Nüfusu da fazla yok. Bu ürünlere bakınca, toprağımız dışında tüm ürünleriyle İsrail,
ülkemizi işgal etmiş durumda. Tüm ürünler de kalitesini ispatlamış, tereklerde görücüye
çıkmış, albeni diyor.
Bizim
Türk milleti olarak daha büyük bir toprakta daha çok nüfusuyla bu ürünleri aynı
kalitede yapma imkanımız yok mu? Zeka bakımından onlardan daha mı gerideyiz? Niçin
üretmedik bugüne kadar? Bugün tereklerde İsrail ürünlerinin yanına aynı kalitede
Türk malı konsa, hangi birimiz gidip İsrail
ürününü alır? Ürettiğimiz kaç ürün bugün İsrail malları gibi her ülkede tedavülde?
Unutmayalım
ki bugüne kadar uyguladığımız her boykotta bir İsrail ürününü aynı kalite ve markada
üretmiş olsaydık, kendi ürünlerimiz İsrail mallarıyla rekabete girerdi.
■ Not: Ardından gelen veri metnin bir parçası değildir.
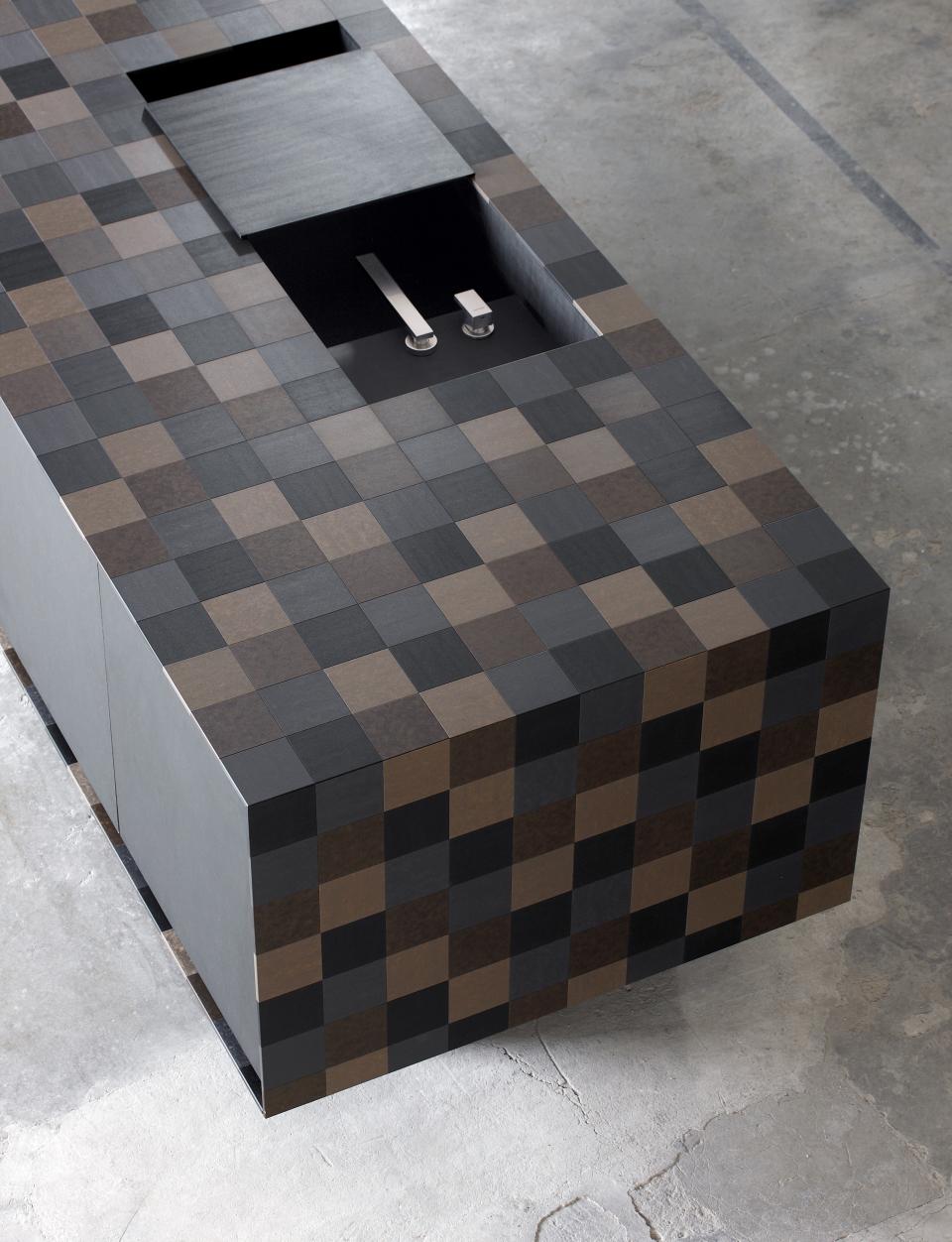 Modern countertop made of PaperStone® showcasing eco-friendly materials and a unique patchwork design.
Rekabete
dayanamayan İsrail firmaları da terki diyar ederdi.
Bunun
yolu; çene yapmayı, sloganı, hamaseti, tembelliği, ucuza kaçmayı ve ezikliği bir
tarafa bırakıp çalışmak ve üretmek için kolları sıvamaktır. Unutmayalım ki ürünleriyle
rekabet edemeyen ülke, hayatın hiçbir alanında o ülkeyle boy ölçüşemez. Sadece boşa
kürek çeker. Her defasında yenilen güreşçi güreşe doymaz misali yenilmeye müstahaktır.
Bir
diğer husus, ülkeye yabancı sermaye girsin diye dokuz takla atarken, bizim yabancı
sermayeyi tu kaka yapmamız ne yaman bir çelişki değil mi?
Hoş, çelişki ve çelişmek bizden bir parça olduğunu unutmuşum. Kusura kalmayın. İyi çelişmeler.
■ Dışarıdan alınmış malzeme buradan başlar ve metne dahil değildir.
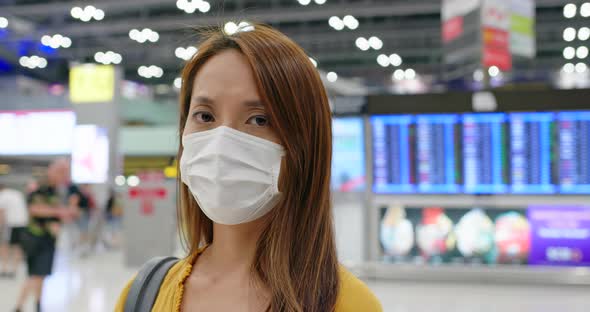 Woman wear medical face mask at airport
Merhabalar Sayın Öğretmenim.
YanıtlaSilİşte bu konuda söylenecek en güzel söz budur ve onu da siz zaten kaleme almışsınız:
"...Bunun yolu; çene yapmayı, sloganı, hamaseti, tembelliği, ucuza kaçmayı ve ezikliği bir tarafa bırakıp çalışmak ve üretmek için kolları sıvamaktır. Unutmayalım ki ürünleriyle rekabet edemeyen ülke, hayatın hiçbir alanında o ülkeyle boy ölçüşemez. Sadece boşa kürek çeker. Her defasında yenilen güreşçi güreşe doymaz misali yenilmeye müstahaktır..."
Bu kaçıncı İsrail mallarını boykota çağrışımız değil mi? Demek Filistinliler gibi, bizim de hak ettiğimiz, daha doğrusu müstehak olduğumuz şeyler varmış. Dur bakalaım, daha bizim başımıza ne çoraplar örülecek!..
Selam ve saygılarımla.
As, merhabalar. Sözün bittiği yerdeyiz. Aynı delikten defalarca gitmeye devam ediyoruz maalesef. Çok teşekkür ediyorum Recep Bey.